-- Opening Marker --

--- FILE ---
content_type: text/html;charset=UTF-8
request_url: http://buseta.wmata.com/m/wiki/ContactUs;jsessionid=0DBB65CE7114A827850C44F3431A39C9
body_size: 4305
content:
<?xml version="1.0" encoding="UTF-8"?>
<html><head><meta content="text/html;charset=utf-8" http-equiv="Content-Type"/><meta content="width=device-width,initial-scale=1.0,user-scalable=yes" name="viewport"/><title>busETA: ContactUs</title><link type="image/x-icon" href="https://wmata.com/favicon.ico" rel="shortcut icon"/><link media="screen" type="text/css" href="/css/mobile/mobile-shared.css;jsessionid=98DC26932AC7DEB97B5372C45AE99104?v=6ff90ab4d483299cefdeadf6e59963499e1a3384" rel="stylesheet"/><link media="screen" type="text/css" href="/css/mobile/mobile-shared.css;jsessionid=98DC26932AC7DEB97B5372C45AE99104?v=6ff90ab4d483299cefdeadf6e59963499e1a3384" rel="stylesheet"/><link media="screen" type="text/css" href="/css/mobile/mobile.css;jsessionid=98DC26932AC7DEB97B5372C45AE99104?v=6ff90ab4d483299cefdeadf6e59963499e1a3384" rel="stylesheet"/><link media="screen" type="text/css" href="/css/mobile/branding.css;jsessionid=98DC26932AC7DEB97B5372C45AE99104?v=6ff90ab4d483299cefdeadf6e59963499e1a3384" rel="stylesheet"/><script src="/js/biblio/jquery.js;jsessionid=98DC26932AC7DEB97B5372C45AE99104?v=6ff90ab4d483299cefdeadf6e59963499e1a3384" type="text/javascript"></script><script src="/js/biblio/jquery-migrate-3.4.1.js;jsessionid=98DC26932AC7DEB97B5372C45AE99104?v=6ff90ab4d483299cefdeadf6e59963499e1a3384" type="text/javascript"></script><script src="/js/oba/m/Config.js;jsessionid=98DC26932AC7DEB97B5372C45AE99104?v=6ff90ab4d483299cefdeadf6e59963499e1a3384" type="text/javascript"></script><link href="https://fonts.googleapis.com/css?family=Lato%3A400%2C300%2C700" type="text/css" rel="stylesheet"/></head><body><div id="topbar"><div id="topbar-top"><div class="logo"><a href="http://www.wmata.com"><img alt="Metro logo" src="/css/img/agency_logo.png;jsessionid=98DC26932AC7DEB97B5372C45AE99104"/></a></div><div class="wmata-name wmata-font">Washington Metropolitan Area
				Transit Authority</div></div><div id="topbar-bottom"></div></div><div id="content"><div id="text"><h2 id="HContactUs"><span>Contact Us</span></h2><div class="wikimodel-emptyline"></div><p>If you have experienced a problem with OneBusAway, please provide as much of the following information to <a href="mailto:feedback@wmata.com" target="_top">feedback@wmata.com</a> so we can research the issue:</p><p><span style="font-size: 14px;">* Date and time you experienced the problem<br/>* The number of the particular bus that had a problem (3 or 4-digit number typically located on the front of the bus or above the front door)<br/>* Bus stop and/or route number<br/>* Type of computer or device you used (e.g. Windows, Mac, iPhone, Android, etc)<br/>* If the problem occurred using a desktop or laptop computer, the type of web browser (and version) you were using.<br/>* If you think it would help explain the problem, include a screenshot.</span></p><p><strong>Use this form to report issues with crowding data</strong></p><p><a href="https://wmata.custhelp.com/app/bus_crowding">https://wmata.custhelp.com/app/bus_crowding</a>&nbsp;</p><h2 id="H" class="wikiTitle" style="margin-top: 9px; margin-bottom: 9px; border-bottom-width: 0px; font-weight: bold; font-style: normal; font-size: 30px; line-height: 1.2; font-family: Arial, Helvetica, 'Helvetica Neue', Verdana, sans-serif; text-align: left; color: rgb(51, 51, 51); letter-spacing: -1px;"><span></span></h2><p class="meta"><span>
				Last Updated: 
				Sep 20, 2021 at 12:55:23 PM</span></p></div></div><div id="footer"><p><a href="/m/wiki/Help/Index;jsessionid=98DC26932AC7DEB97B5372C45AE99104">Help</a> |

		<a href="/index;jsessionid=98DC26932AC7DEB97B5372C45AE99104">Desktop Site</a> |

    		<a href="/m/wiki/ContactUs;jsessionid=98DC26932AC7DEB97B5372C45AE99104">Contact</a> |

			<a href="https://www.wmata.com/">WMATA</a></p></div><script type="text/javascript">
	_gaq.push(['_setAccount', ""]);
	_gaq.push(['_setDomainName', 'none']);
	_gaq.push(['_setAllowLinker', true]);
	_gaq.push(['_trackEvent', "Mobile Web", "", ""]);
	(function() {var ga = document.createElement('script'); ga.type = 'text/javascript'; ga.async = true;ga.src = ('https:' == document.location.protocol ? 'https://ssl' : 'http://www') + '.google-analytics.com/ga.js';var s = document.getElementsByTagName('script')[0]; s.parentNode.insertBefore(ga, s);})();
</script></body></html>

-- Closing Marker --

Exercise requirements >>
All of the entries above are to be printed again exactly.

Response area >>
--- FILE ---
content_type: text/html;charset=UTF-8
request_url: http://buseta.wmata.com/m/wiki/ContactUs;jsessionid=0DBB65CE7114A827850C44F3431A39C9
body_size: 4305
content:
<?xml version="1.0" encoding="UTF-8"?>
<html><head><meta content="text/html;charset=utf-8" http-equiv="Content-Type"/><meta content="width=device-width,initial-scale=1.0,user-scalable=yes" name="viewport"/><title>busETA: ContactUs</title><link type="image/x-icon" href="https://wmata.com/favicon.ico" rel="shortcut icon"/><link media="screen" type="text/css" href="/css/mobile/mobile-shared.css;jsessionid=98DC26932AC7DEB97B5372C45AE99104?v=6ff90ab4d483299cefdeadf6e59963499e1a3384" rel="stylesheet"/><link media="screen" type="text/css" href="/css/mobile/mobile-shared.css;jsessionid=98DC26932AC7DEB97B5372C45AE99104?v=6ff90ab4d483299cefdeadf6e59963499e1a3384" rel="stylesheet"/><link media="screen" type="text/css" href="/css/mobile/mobile.css;jsessionid=98DC26932AC7DEB97B5372C45AE99104?v=6ff90ab4d483299cefdeadf6e59963499e1a3384" rel="stylesheet"/><link media="screen" type="text/css" href="/css/mobile/branding.css;jsessionid=98DC26932AC7DEB97B5372C45AE99104?v=6ff90ab4d483299cefdeadf6e59963499e1a3384" rel="stylesheet"/><script src="/js/biblio/jquery.js;jsessionid=98DC26932AC7DEB97B5372C45AE99104?v=6ff90ab4d483299cefdeadf6e59963499e1a3384" type="text/javascript"></script><script src="/js/biblio/jquery-migrate-3.4.1.js;jsessionid=98DC26932AC7DEB97B5372C45AE99104?v=6ff90ab4d483299cefdeadf6e59963499e1a3384" type="text/javascript"></script><script src="/js/oba/m/Config.js;jsessionid=98DC26932AC7DEB97B5372C45AE99104?v=6ff90ab4d483299cefdeadf6e59963499e1a3384" type="text/javascript"></script><link href="https://fonts.googleapis.com/css?family=Lato%3A400%2C300%2C700" type="text/css" rel="stylesheet"/></head><body><div id="topbar"><div id="topbar-top"><div class="logo"><a href="http://www.wmata.com"><img alt="Metro logo" src="/css/img/agency_logo.png;jsessionid=98DC26932AC7DEB97B5372C45AE99104"/></a></div><div class="wmata-name wmata-font">Washington Metropolitan Area
				Transit Authority</div></div><div id="topbar-bottom"></div></div><div id="content"><div id="text"><h2 id="HContactUs"><span>Contact Us</span></h2><div class="wikimodel-emptyline"></div><p>If you have experienced a problem with OneBusAway, please provide as much of the following information to <a href="mailto:feedback@wmata.com" target="_top">feedback@wmata.com</a> so we can research the issue:</p><p><span style="font-size: 14px;">* Date and time you experienced the problem<br/>* The number of the particular bus that had a problem (3 or 4-digit number typically located on the front of the bus or above the front door)<br/>* Bus stop and/or route number<br/>* Type of computer or device you used (e.g. Windows, Mac, iPhone, Android, etc)<br/>* If the problem occurred using a desktop or laptop computer, the type of web browser (and version) you were using.<br/>* If you think it would help explain the problem, include a screenshot.</span></p><p><strong>Use this form to report issues with crowding data</strong></p><p><a href="https://wmata.custhelp.com/app/bus_crowding">https://wmata.custhelp.com/app/bus_crowding</a>&nbsp;</p><h2 id="H" class="wikiTitle" style="margin-top: 9px; margin-bottom: 9px; border-bottom-width: 0px; font-weight: bold; font-style: normal; font-size: 30px; line-height: 1.2; font-family: Arial, Helvetica, 'Helvetica Neue', Verdana, sans-serif; text-align: left; color: rgb(51, 51, 51); letter-spacing: -1px;"><span></span></h2><p class="meta"><span>
				Last Updated: 
				Sep 20, 2021 at 12:55:23 PM</span></p></div></div><div id="footer"><p><a href="/m/wiki/Help/Index;jsessionid=98DC26932AC7DEB97B5372C45AE99104">Help</a> |

		<a href="/index;jsessionid=98DC26932AC7DEB97B5372C45AE99104">Desktop Site</a> |

    		<a href="/m/wiki/ContactUs;jsessionid=98DC26932AC7DEB97B5372C45AE99104">Contact</a> |

			<a href="https://www.wmata.com/">WMATA</a></p></div><script type="text/javascript">
	_gaq.push(['_setAccount', ""]);
	_gaq.push(['_setDomainName', 'none']);
	_gaq.push(['_setAllowLinker', true]);
	_gaq.push(['_trackEvent', "Mobile Web", "", ""]);
	(function() {var ga = document.createElement('script'); ga.type = 'text/javascript'; ga.async = true;ga.src = ('https:' == document.location.protocol ? 'https://ssl' : 'http://www') + '.google-analytics.com/ga.js';var s = document.getElementsByTagName('script')[0]; s.parentNode.insertBefore(ga, s);})();
</script></body></html>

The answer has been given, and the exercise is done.